Goldman Sachs sees ‘opportunities for further dispositions’ in 2024

The banking giant's CFO said the firm ‘made substantial progress’ in selling down its commercial real estate balance sheet portfolio in 2023.

Investment bank Goldman Sachs expects sell downs of its balance sheet commercial real estate holdings to continue in 2024, after actively making dispositions over the past couple of quarters.

With the on-balance sheet alternative investments in its asset and wealth management division, Goldman had $8.4 billion in total commercial real estate exposure, including $1.8 billion in loans, $500 million in debt securities, $3.8 billion in equity securities and $2.3 billion in consolidated investment entities, according to the company’s full year and Q4 2023 earnings results presentation.

This represented a further reduction of the firm’s commercial real estate exposure from $9.7 billion, as reported in the company’s Q3 2023 earnings results. All told, the value of Goldman’s commercial real estate alternative investments has fallen by more than $6 billion from $15 billion at the start of 2023.
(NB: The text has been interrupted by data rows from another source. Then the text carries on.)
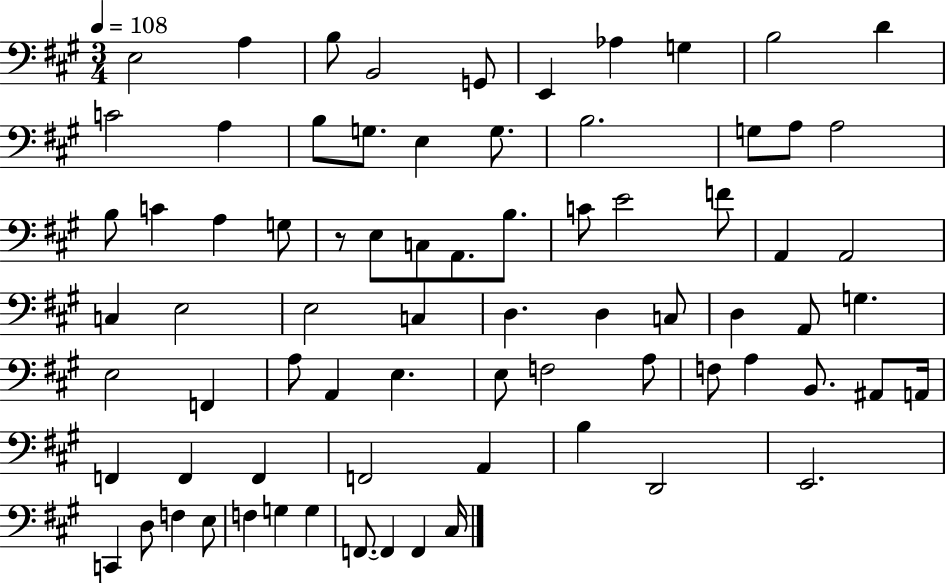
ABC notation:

X:1
T:Untitled
M:3/4
L:1/4
K:A
E,2 A, B,/2 B,,2 G,,/2 E,, _A, G, B,2 D C2 A, B,/2 G,/2 E, G,/2 B,2 G,/2 A,/2 A,2 B,/2 C A, G,/2 z/2 E,/2 C,/2 A,,/2 B,/2 C/2 E2 F/2 A,, A,,2 C, E,2 E,2 C, D, D, C,/2 D, A,,/2 G, E,2 F,, A,/2 A,, E, E,/2 F,2 A,/2 F,/2 A, B,,/2 ^A,,/2 A,,/4 F,, F,, F,, F,,2 A,, B, D,,2 E,,2 C,, D,/2 F, E,/2 F, G, G, F,,/2 F,, F,, ^C,/4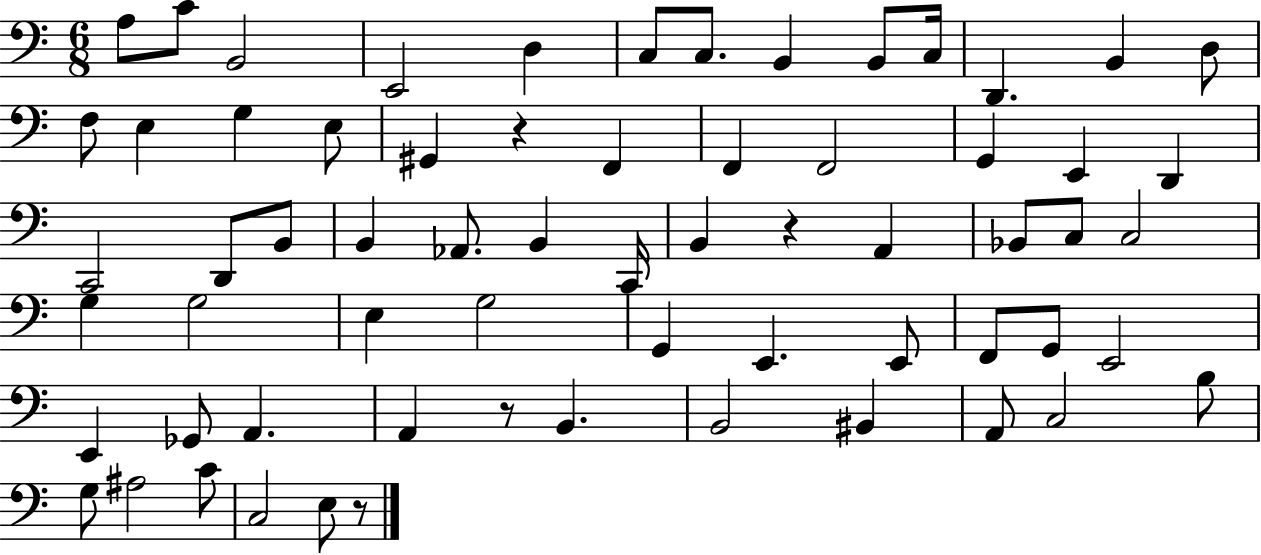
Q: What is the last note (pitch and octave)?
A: E3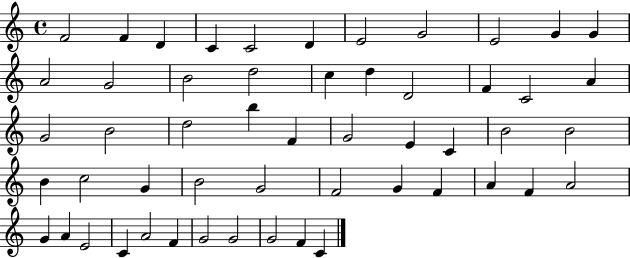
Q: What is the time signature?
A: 4/4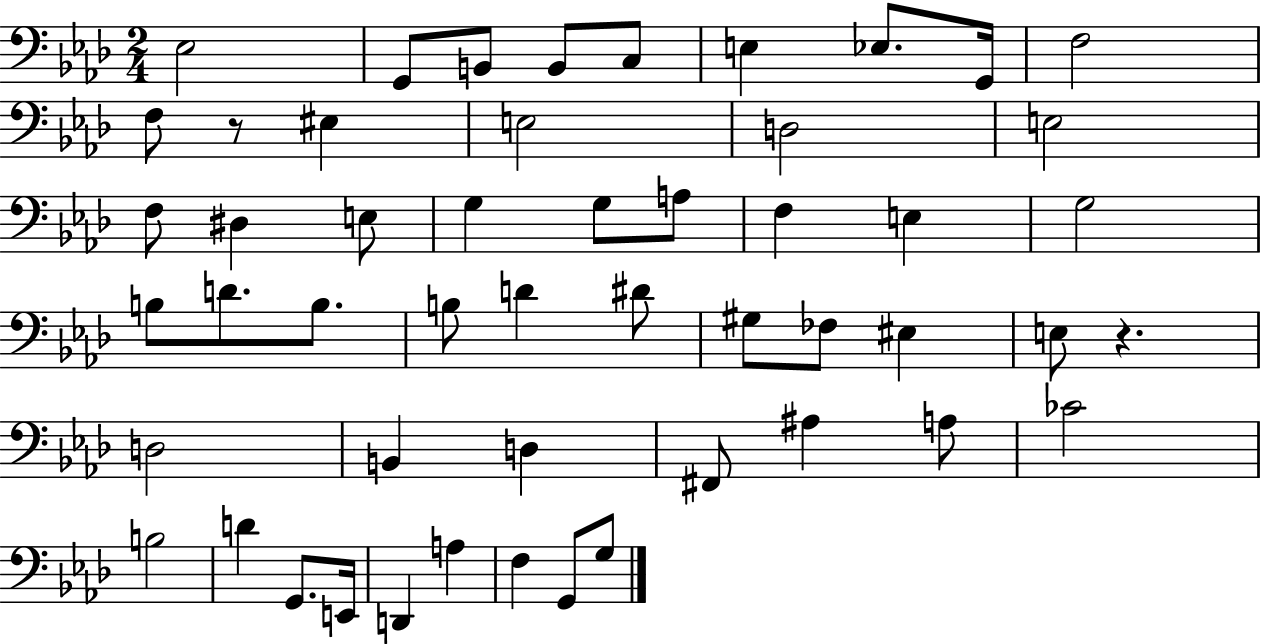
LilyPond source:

{
  \clef bass
  \numericTimeSignature
  \time 2/4
  \key aes \major
  ees2 | g,8 b,8 b,8 c8 | e4 ees8. g,16 | f2 | \break f8 r8 eis4 | e2 | d2 | e2 | \break f8 dis4 e8 | g4 g8 a8 | f4 e4 | g2 | \break b8 d'8. b8. | b8 d'4 dis'8 | gis8 fes8 eis4 | e8 r4. | \break d2 | b,4 d4 | fis,8 ais4 a8 | ces'2 | \break b2 | d'4 g,8. e,16 | d,4 a4 | f4 g,8 g8 | \break \bar "|."
}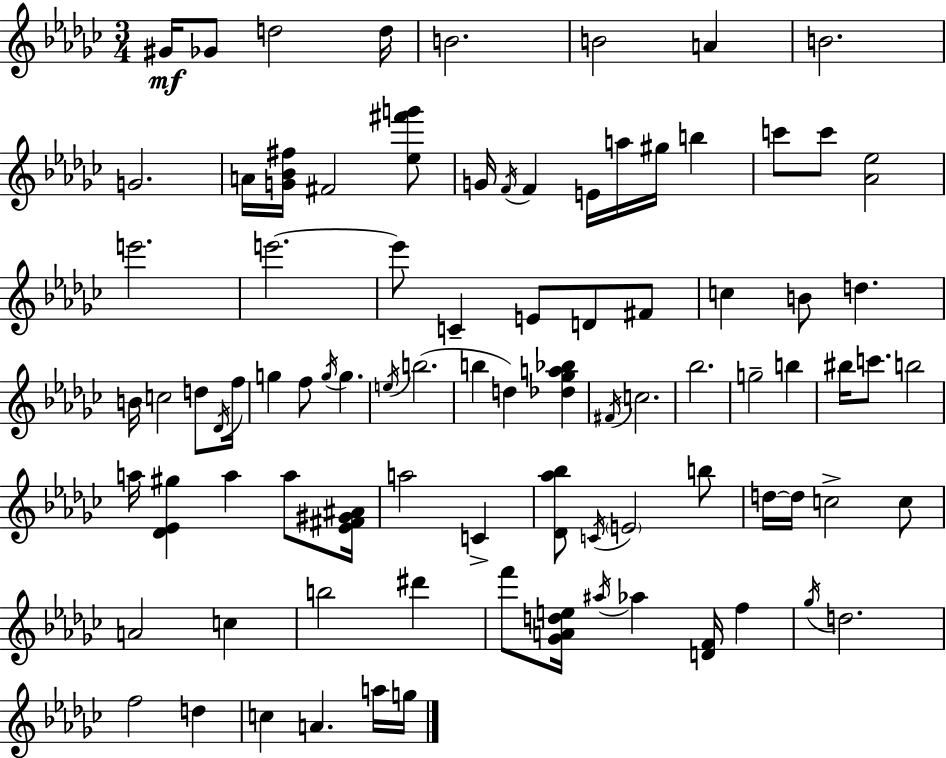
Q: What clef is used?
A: treble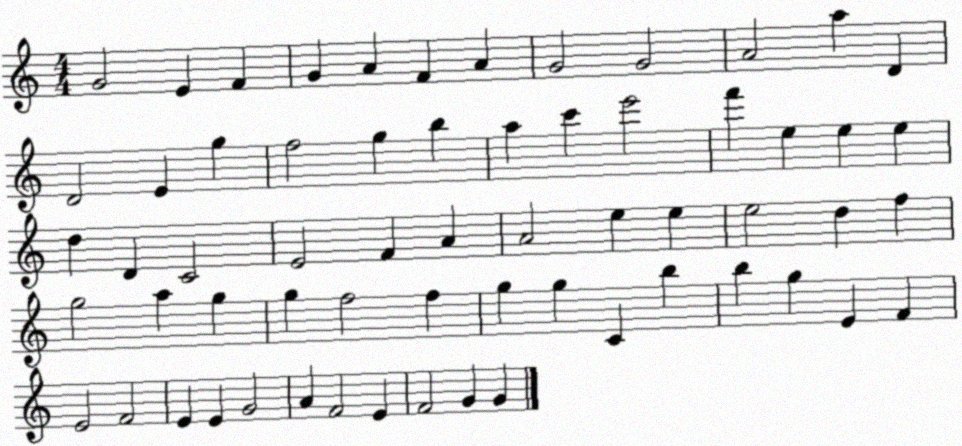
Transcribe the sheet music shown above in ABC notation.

X:1
T:Untitled
M:4/4
L:1/4
K:C
G2 E F G A F A G2 G2 A2 a D D2 E g f2 g b a c' e'2 f' e e e d D C2 E2 F A A2 e e e2 d f g2 a g g f2 f g g C b b g E F E2 F2 E E G2 A F2 E F2 G G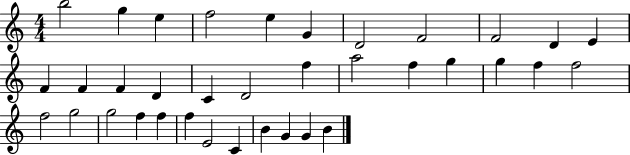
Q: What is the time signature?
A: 4/4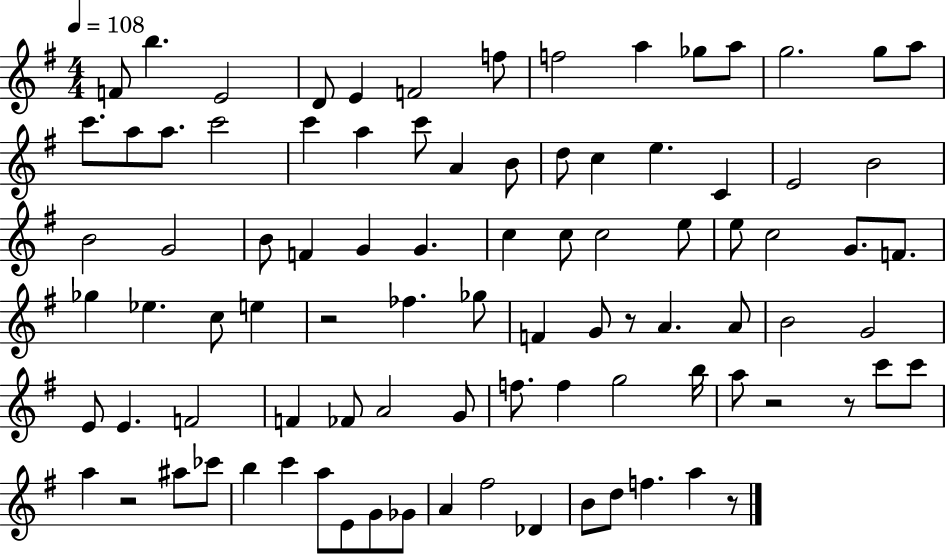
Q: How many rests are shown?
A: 6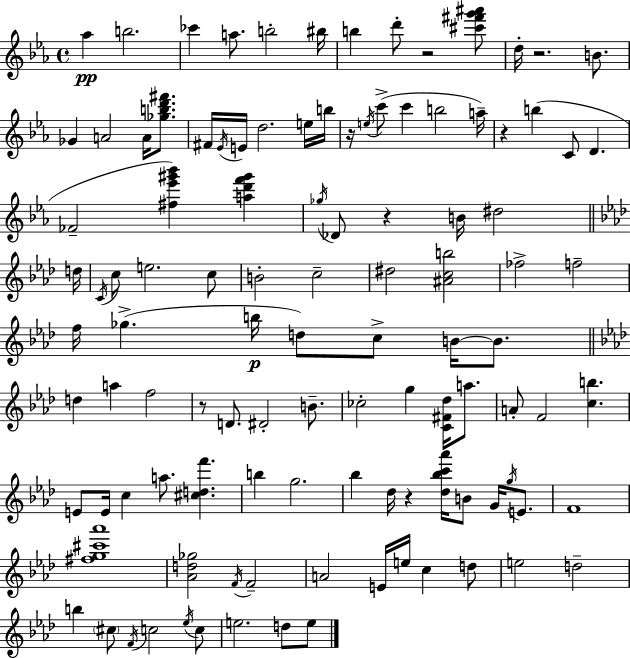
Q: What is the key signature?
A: C minor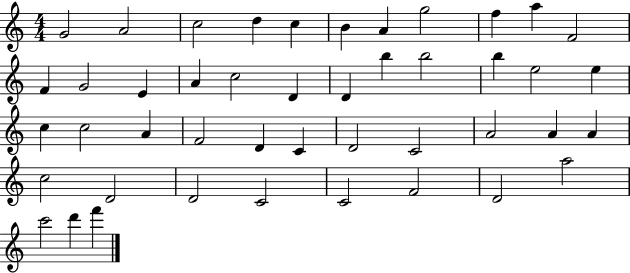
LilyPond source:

{
  \clef treble
  \numericTimeSignature
  \time 4/4
  \key c \major
  g'2 a'2 | c''2 d''4 c''4 | b'4 a'4 g''2 | f''4 a''4 f'2 | \break f'4 g'2 e'4 | a'4 c''2 d'4 | d'4 b''4 b''2 | b''4 e''2 e''4 | \break c''4 c''2 a'4 | f'2 d'4 c'4 | d'2 c'2 | a'2 a'4 a'4 | \break c''2 d'2 | d'2 c'2 | c'2 f'2 | d'2 a''2 | \break c'''2 d'''4 f'''4 | \bar "|."
}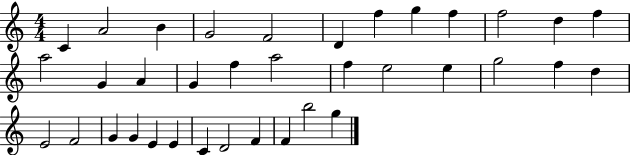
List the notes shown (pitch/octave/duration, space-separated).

C4/q A4/h B4/q G4/h F4/h D4/q F5/q G5/q F5/q F5/h D5/q F5/q A5/h G4/q A4/q G4/q F5/q A5/h F5/q E5/h E5/q G5/h F5/q D5/q E4/h F4/h G4/q G4/q E4/q E4/q C4/q D4/h F4/q F4/q B5/h G5/q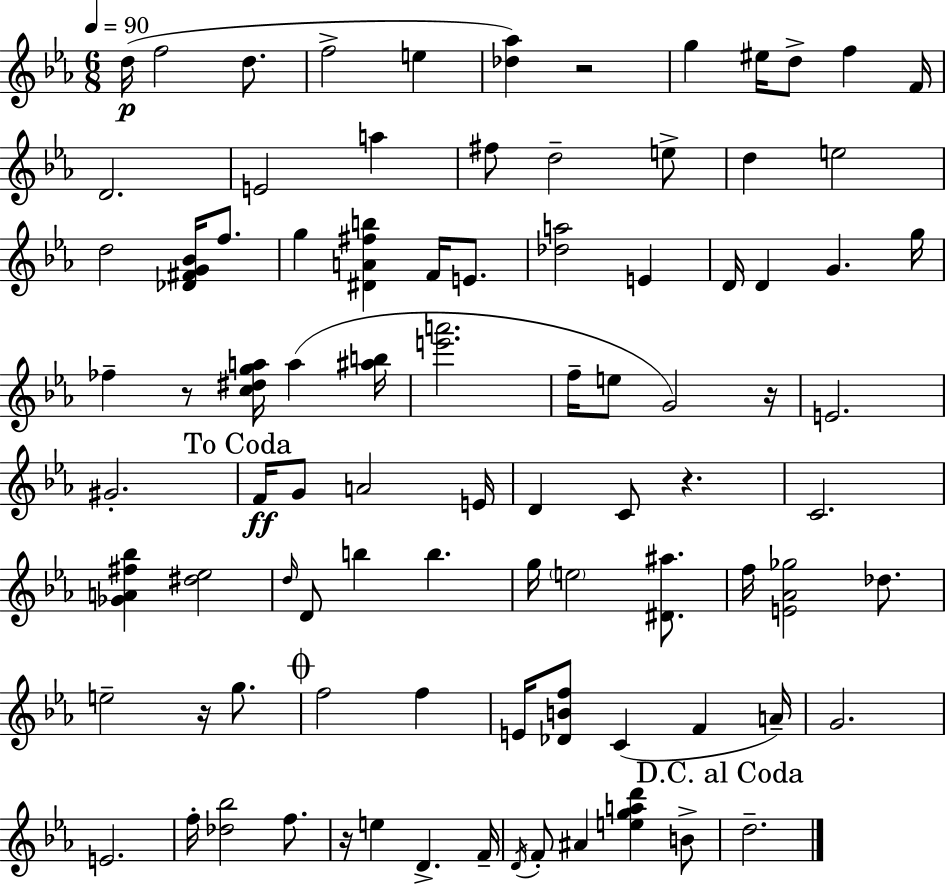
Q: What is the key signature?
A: C minor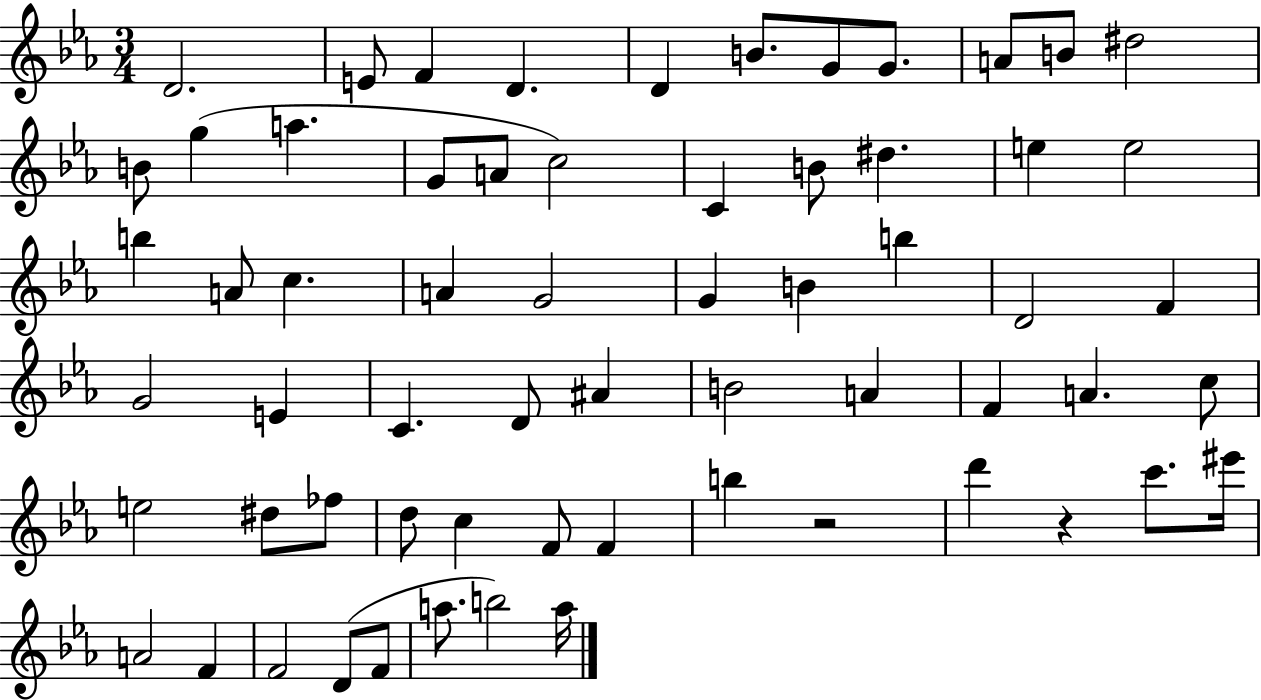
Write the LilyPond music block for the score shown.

{
  \clef treble
  \numericTimeSignature
  \time 3/4
  \key ees \major
  d'2. | e'8 f'4 d'4. | d'4 b'8. g'8 g'8. | a'8 b'8 dis''2 | \break b'8 g''4( a''4. | g'8 a'8 c''2) | c'4 b'8 dis''4. | e''4 e''2 | \break b''4 a'8 c''4. | a'4 g'2 | g'4 b'4 b''4 | d'2 f'4 | \break g'2 e'4 | c'4. d'8 ais'4 | b'2 a'4 | f'4 a'4. c''8 | \break e''2 dis''8 fes''8 | d''8 c''4 f'8 f'4 | b''4 r2 | d'''4 r4 c'''8. eis'''16 | \break a'2 f'4 | f'2 d'8( f'8 | a''8. b''2) a''16 | \bar "|."
}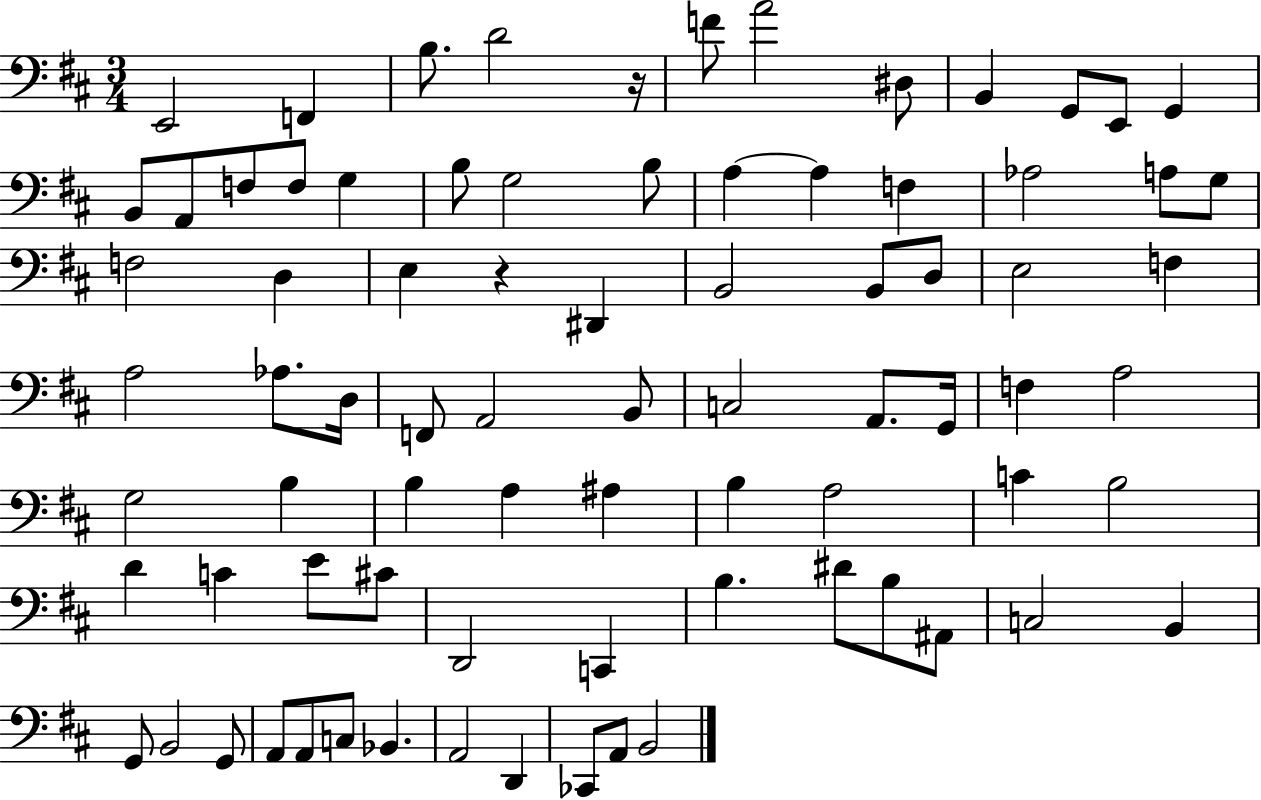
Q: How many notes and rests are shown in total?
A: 80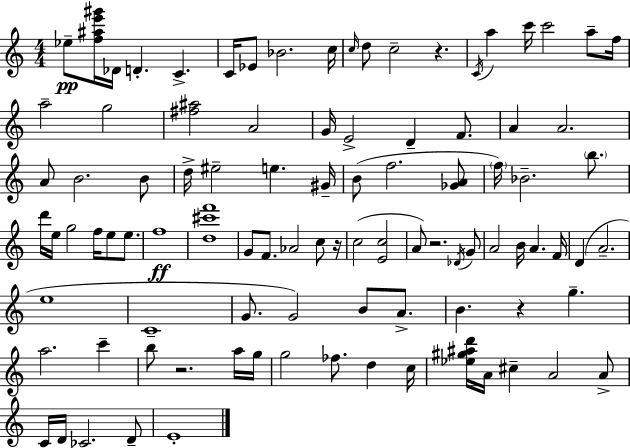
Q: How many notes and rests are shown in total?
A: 96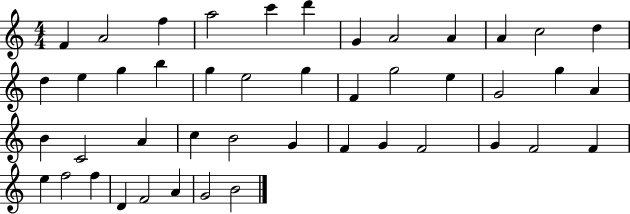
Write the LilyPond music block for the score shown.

“We’ve made substantial progress moving down the positions over the course of 2023,” said chief financial officer Denis Coleman during the banking giant’s Q4 2023 earnings call last week. “Our office exposures from an impairment and marks perspective, we’re sitting at roughly 50 percent. So we think that based on the visibility that we had and the activity that we had over the course of 2023, that portfolio, and the broader portfolio for that matter, sits at the right place.”

He continued: “As we move into 2024, there should be opportunities for further dispositions and we’ll remain very focused on what the mix of that disposition activity is.”

In its AWM division, Goldman reported its private equity investments dropped from $2.08 billion in 2022 to approximately $360 million in 2023, attributing the decline primarily to net losses from real estate investments last year. Despite a challenging environment for real estate investments in 2023, debt investments rose to $1.32 billion last year, up 13 percent from 2022.

During Q4 2023, Goldman had $25 billion, or 13.8 percent, of firmwide loans in commercial real estate, net of allowance of loan and lease losses. Of that amount, $11 billion was in warehouse (the largest sector allocation in the loan portfolio) and $1 billion was in office (the smallest sector exposure in the portfolio), the presentation showed.

Forty-six percent of the firmwide commercial real estate loan portfolio was investment-grade, while the office-related loans were primarily secured by Class A office properties, according to the earnings results. Additionally, the firm has $3.4 billion of commercial real estate-related unfunded lending commitments, including $500 million of office-related commitments.

Thirty-eight percent of Goldman’s commercial real estate-related on-balance sheet alternative investments consisted of historical principal investments, which the firm intends to exit over the medium term. The bank’s historical principal investment portfolio accounted for roughly $16 billion of its approximately $46 billion of on-balance sheet alternative investments in Q4 2023. During the quarter, the firm reduced the latter portfolio by more than $4 billion, including $3 billion of CIE sales, bringing total reductions for 2023 to $13 billion.

“We continue to focus on exiting this portfolio over the medium term, though we don’t expect portfolio reductions in 2024 to be at the same pace as in 2023,” Coleman said.

At Q4 2023, Goldman had $21 billion of assets under supervision in real estate, less than 10 percent of the $277 billion in total alternative investments AUS, according to its earnings results. AUS includes assets under management and other client assets for which Goldman Sachs does not have full discretion.